Exactly. Of paternalism and savagism. The fact that no context is provided, that no empathy is generated, causes this sort of problems. Just now we were talking about the importance of saying the names and last names, because I think we have to go beyond giving Africans a voice. In interviews, Africans are often the victims or the criminals, and the savior is a member of a foreign NGO. This perpetuates the same idea.

The change in the manner of speaking about Africa and viewing Africa relates to the goal of the forum, which aspires to “decolonize thought”.

The forum is wonderful in that sense. Brilliant African minds speak in it. There are people who are foreigners, like me, who work on the continent, but the bulk of the forum are top African intellectuals. And this points towards a fact which is that the continent is moving forwards. Of course there are terrible situations of violence and hunger, but in general it is moving forward, and proof of that are the amazing people who come and talk at this forum.

Are climate change and demographic growth the main problems that Africa is facing in the mid-term?

These are two problems, indisputably, but I don’t know if they are the main ones. There’s also poverty, hunger, jihadism or violence—all of these are problems that need solution. I’d add more: an increasingly educated population (this is on the rise and it is wonderful) that is going to challenge governments that don’t care for that freedom. This population is better educated, but don’t have jobs, and if they don’t adjust to the lack of opportunities and education, governments are going to fight against people on the streets.

What are the main differences between Europe’s colonization of Africa and the new economic colonization by China?

European colonization was preceded by a brutal slave trade and ideological racism for many decades. It established mechanisms of control and exploitation that still remain. Chinese colonization is dangerous, but we should make a distinction between different African countries. If we look at it globally, we will arrive to the wrong conclusions. For example, in countries like Zimbabwe or Angola, China has entered in a disruptive way.
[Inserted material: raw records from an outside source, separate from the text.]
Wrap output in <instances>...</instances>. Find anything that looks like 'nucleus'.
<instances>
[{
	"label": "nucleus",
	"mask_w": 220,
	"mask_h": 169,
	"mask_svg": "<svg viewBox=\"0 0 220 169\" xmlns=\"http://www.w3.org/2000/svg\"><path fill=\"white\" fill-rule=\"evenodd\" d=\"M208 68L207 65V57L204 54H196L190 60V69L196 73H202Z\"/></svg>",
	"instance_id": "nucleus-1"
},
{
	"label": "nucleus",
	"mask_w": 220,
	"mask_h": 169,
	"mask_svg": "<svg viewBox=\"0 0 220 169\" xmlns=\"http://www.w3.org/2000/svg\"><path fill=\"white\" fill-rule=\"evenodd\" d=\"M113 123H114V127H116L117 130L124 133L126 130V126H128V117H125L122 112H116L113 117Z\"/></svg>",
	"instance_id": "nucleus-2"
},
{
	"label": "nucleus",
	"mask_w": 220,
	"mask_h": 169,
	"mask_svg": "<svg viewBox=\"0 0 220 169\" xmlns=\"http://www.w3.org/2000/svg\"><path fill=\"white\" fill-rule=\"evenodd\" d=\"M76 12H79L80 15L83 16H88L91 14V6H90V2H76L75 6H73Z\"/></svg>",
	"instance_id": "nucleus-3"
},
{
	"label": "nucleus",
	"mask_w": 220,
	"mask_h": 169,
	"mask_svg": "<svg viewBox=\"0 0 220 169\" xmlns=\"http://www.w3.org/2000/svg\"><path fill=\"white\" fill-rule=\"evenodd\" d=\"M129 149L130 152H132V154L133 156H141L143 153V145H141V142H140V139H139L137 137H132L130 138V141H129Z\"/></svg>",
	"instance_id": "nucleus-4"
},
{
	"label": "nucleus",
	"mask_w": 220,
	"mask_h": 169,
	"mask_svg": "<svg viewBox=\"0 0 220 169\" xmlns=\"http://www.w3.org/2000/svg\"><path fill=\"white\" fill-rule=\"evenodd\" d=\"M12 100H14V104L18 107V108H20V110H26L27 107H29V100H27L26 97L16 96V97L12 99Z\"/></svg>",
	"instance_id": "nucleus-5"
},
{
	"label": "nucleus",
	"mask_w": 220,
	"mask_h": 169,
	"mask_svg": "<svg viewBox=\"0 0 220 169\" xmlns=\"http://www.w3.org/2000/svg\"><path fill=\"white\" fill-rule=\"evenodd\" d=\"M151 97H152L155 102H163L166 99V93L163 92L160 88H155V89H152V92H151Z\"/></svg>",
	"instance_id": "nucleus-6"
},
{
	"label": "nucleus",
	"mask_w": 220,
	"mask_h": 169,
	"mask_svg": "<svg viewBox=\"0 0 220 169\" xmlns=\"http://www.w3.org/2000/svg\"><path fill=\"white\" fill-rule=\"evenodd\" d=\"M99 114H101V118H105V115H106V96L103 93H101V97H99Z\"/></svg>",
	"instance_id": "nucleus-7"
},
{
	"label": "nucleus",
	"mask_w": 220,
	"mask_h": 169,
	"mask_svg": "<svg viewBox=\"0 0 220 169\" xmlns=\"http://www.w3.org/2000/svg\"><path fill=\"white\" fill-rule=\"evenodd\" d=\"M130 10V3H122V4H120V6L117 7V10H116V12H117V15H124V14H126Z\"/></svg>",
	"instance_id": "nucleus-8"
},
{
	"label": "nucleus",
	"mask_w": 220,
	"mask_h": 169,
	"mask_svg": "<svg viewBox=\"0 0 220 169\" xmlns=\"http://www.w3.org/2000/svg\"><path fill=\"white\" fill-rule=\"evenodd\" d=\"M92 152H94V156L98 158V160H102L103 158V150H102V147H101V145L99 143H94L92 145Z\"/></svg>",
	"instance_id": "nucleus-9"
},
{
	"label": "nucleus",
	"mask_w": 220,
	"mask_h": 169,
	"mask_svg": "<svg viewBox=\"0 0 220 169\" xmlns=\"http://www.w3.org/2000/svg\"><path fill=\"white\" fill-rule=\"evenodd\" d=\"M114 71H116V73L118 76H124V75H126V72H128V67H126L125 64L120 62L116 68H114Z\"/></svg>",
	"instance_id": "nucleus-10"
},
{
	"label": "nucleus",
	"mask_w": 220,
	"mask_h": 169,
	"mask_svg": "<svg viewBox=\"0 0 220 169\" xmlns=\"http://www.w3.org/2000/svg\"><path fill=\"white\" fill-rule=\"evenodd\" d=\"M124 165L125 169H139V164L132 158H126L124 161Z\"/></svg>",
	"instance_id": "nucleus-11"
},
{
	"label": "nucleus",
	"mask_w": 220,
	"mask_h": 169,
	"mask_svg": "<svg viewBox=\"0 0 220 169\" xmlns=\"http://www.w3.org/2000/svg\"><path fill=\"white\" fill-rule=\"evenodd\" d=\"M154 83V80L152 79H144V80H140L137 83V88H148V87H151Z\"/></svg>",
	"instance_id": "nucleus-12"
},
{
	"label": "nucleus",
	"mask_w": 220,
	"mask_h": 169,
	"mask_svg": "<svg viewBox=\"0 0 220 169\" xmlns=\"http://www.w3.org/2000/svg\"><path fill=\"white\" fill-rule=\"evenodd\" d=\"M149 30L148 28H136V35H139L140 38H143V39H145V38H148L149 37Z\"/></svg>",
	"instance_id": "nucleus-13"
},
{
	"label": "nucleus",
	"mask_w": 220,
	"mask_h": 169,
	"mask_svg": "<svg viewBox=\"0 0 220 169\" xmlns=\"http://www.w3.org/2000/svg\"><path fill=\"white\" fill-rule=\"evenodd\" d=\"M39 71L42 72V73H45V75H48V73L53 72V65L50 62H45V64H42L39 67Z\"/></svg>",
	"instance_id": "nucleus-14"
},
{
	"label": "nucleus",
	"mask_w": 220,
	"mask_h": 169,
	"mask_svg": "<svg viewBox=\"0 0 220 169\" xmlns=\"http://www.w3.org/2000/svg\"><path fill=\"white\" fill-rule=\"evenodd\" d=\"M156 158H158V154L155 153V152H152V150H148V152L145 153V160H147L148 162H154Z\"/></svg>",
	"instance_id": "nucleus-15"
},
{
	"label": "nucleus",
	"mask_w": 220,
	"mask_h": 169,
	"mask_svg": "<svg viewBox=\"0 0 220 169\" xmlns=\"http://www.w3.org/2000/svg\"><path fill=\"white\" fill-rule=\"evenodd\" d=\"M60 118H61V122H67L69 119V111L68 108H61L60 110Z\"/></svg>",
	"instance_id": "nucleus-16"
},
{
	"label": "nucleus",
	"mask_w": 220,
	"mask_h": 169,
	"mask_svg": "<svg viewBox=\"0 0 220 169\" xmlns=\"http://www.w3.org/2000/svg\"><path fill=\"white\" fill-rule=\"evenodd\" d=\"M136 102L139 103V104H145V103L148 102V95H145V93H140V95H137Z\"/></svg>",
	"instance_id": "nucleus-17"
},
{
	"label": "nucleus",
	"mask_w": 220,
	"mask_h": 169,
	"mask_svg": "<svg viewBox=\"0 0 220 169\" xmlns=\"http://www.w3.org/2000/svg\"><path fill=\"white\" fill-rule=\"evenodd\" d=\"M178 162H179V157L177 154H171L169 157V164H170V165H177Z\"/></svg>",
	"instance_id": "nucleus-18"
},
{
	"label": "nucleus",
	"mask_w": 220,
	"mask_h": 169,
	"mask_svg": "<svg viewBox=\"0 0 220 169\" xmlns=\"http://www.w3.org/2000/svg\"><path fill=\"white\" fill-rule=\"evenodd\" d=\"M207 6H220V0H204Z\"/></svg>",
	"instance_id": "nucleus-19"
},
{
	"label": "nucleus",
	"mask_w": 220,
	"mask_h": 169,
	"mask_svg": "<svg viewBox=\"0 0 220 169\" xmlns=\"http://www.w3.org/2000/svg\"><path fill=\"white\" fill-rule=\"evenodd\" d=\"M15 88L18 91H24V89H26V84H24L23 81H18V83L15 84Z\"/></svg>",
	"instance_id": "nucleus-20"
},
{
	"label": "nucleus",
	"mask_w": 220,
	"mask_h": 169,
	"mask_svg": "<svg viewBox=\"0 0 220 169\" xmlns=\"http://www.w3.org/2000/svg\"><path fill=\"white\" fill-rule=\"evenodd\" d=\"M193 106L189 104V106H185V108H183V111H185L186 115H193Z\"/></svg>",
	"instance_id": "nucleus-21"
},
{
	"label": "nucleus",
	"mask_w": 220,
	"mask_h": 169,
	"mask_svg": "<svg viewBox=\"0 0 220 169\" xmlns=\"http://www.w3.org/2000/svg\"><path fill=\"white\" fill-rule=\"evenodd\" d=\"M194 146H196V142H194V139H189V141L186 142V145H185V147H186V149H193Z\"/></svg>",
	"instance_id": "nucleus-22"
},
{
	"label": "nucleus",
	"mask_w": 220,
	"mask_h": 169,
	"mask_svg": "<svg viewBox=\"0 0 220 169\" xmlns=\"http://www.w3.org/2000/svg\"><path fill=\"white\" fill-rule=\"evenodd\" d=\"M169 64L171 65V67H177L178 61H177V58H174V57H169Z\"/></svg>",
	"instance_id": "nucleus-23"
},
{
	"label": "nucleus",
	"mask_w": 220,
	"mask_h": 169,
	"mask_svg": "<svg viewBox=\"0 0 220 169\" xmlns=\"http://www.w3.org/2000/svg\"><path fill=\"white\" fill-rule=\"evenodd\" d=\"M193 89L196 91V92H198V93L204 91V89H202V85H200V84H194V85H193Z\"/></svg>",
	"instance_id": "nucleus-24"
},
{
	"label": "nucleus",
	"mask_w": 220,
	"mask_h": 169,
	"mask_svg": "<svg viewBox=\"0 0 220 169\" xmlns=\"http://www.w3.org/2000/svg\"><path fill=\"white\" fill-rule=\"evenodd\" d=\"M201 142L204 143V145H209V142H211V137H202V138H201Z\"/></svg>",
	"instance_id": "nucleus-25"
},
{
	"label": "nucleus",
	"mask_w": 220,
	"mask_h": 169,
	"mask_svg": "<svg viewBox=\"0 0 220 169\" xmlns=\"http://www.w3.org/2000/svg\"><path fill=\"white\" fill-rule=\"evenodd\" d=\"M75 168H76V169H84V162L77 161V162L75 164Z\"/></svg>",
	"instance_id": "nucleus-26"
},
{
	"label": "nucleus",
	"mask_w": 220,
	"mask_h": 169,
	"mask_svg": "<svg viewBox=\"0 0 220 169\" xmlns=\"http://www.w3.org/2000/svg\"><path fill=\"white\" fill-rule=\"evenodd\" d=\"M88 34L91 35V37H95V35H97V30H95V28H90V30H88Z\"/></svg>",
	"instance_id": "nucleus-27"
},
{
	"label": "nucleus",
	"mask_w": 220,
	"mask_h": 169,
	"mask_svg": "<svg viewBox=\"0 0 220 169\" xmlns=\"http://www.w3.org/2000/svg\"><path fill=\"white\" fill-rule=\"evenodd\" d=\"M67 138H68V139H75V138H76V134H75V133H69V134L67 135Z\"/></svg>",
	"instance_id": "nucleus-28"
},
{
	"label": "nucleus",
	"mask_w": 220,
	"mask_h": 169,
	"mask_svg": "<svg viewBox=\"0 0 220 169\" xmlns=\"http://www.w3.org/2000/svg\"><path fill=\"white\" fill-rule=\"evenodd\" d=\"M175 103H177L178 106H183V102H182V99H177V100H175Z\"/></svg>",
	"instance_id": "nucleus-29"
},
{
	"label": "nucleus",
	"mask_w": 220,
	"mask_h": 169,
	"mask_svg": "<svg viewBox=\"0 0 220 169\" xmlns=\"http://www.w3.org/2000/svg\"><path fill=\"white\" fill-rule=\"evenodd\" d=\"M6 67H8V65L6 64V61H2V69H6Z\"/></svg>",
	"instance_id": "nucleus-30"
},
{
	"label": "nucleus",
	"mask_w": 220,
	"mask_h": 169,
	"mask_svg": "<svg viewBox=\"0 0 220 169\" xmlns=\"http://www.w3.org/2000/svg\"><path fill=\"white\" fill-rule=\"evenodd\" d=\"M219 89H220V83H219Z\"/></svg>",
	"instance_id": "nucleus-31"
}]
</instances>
This hasn’t caused many problems in the human rights field, because they pact with an elite that has never been too concerned with the wellbeing of the population. But other countries have put limits on China’s ambitions, like Senegal and Gambia. There are countries that have firmer state structures and society is able to express its opinions. They stand up against abusers, be it China, the US or Europe. But it is undoubtable that China has arrived in the continent to bake business and it doesn’t care much with whom nor what consequences this brings onto the population.

You’re a part of a group of journalists who founded the 5w Magazine in order to  publish “Long-Distance Chronicles”, as you call them.

This magazine tries to valorize a form of journalism that is very expensive to do: pieces that give pause, that are made on the territory, with our feet covered in dirt, having conversations with the people involved. The crisis of journalism has caused many of our colleagues to disseminate around the world, doing a great job, and we’ve all come together around this project. These pieces are made with as much love, honesty and time as possible—which I think are the most precious goods, but hard to find in our time.

How much is a freelance journalist paid for a piece on Africa?

The answer is “little”. Many colleagues and myself have had times when we were happy if our pay covered the travel expenses, because you might be reporting on a key event, like the fall of Gambia’s dictator, and even make the front page of the publication you work for, but your salary only covers for the expenses, because the media outlet didn’t pay for the airplane fare. Not only is this a poorly-paid profession in Spain, but also media doesn’t usually have a regular section for news on Africa. If there’s a coup d’État, they explain it, and they may run news on it for a couple of days. Meanwhile, a shooting in the United States runs for a week. That’s why I said before that there’s a generation of journalists who are sacrificing their own health and money in order to tell the stories, but the passion and the drive to talk about things are intact.